Bayer Share Plummets: Historic Price Drop Following Two Disastrous Announcements
It was a pitch-black start to the week for the Leverkusen Bayer Corporation: Two pieces of bad news caused the share price to crash on Monday. The rate fell by almost a fifth over the course of trading – the steepest drop in more than three decades.
Clinical study aborted β hope-bringer down the drain? The background was primarily the premature termination of a clinical study on the anticoagulant Asundexian. The medication was already in Phase III of the study and was considered a lucrative hope-bringer in the pipeline. Now the project has been stopped due to poor effectiveness, at least with regard to its use as an anticoagulant. Another Phase III study with the active ingredient for stroke prevention, however, is currently still underway.
Bayer had originally targeted the introduction of the medication for 2026 and expected annual sales of around 5 billion euros. Asundexian was seen as a hope-bringer for the pharmaceutical division, as two important patents will expire in the coming years and rip a hole in the company coffers.
New Monsanto ruling additionally hits the stomach This is no longer as full as in previous times. With the acquisition of the US fertilizer manufacturer Monsanto, the Leverkusen people have brought a massive problem into their house: Glyphosate. Numerous US lawsuits against the allegedly carcinogenic agent are still pending. Last week, Bayer suffered another legal defeat in the US state of Missouri: A court awarded three plaintiffs damages of over 1.5 billion dollars, which Monsanto β i.e. Bayer β has to pay.
The company, as expected, announced that it would appeal the verdict. This legal duel continues into the next round.

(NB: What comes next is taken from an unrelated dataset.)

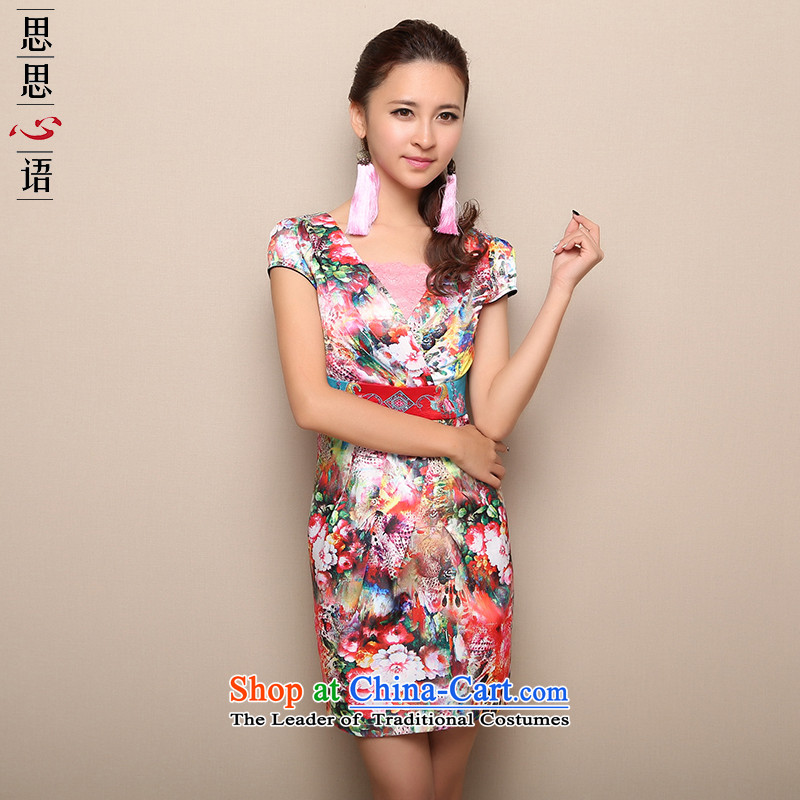 Sisi heart Arabic female improved stylish and elegant qipao embroidered short-sleeved Foutune of summer X4089 RED燲L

It hardly matters anymore that glyphosate was almost simultaneously approved for another 10 years in Europe, which was actually good news from the company’s point of view.

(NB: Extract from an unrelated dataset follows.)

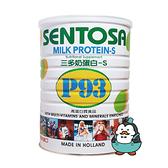 三多 奶蛋白-S P93 500g/罐 : 高蛋白食品 荷蘭原裝進口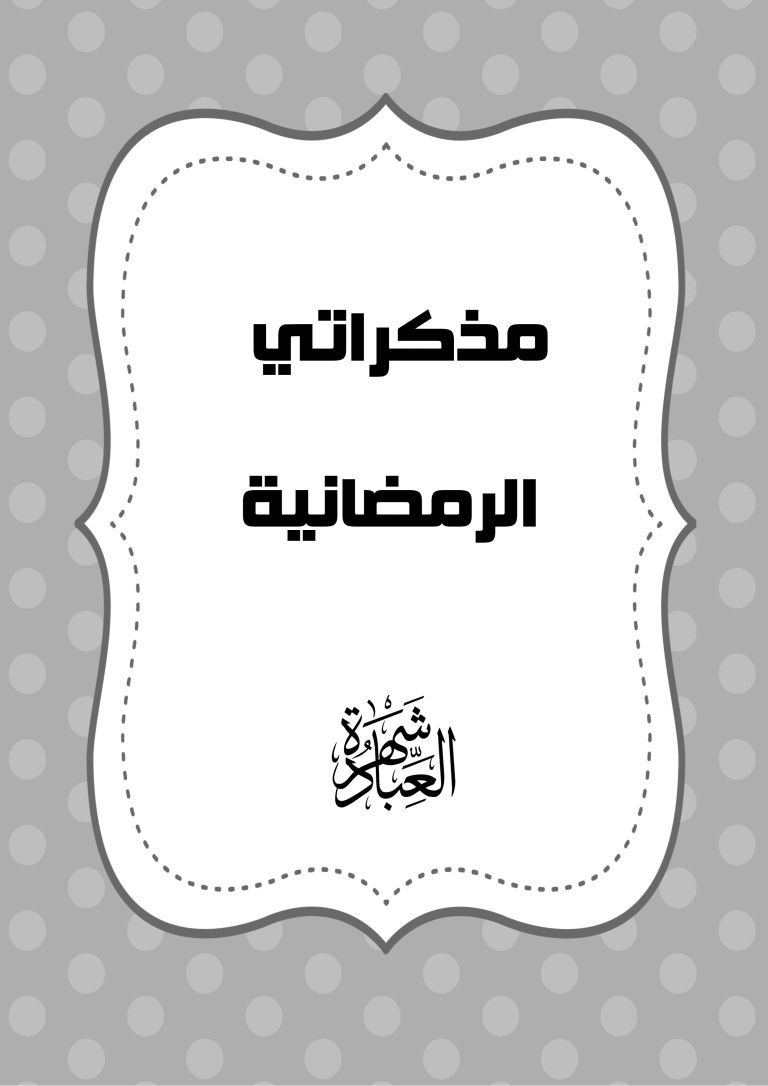كتيب رمضاني لليافعين Ramadan Activities Ramadan Kids Ramadan Cards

Negative double whammy from Leverkusen For legal disputes in the US, Bayer has set aside a total of around 16 billion dollars. Critics β and many investors β had already expressed doubts during the takeover of Monsanto in 2018 whether the 63-billion-dollar acquisition was really a good thing. So far, the answer is no.
Investors immediately reacted to the negative double-whammy: Bad news in both the agricultural and pharmaceutical divisions meant that they dropped the Bayer share price on Monday like a hot potato. With less than 33 euros, the paper momentarily fell to its lowest level since 2006.
Analysts horrified by study abandonment While investors and analysts are used to a lot in terms of glyphosate and often managed to significantly reduce subsequent damages afterwards, they were taken by surprise by the stop of the Asundexian study.
So numerous experts reacted horrified to the news and lowered their thumbs for the Bayer stock. The British Barclays Bank, for example, significantly reduced the target price from 65 to 40 euros and cancelled the buy recommendation, new rating: equal weight. Also, the analysis house Jefferies stepped down from βbuyβ to βholdβ and similarly drastically reduced the target price from 60 to 37 euros.
Opportunity or falling knife? Other analysts are currently less pessimistic. DZ Bank now assumes a target price of 56 euros, after previously 59 euros, but confirmed the buy recommendation. Other experts not only kept their buy recommendation, but also the respective target price for Bayer shares, including the Swiss UBS (90 euros) or the analysis house Bernstein Research (60 euros).
Whether the current share price plunge is now a good buying opportunity or a falling knife from which investors should keep their fingers away, opinions differ. On Tuesday, however, the paper was unable to make any significant recovery: it did not go any further downhill, but not really uphill either. Rather, the price continued to oscillate around the closing mark from Monday of around 34 euros.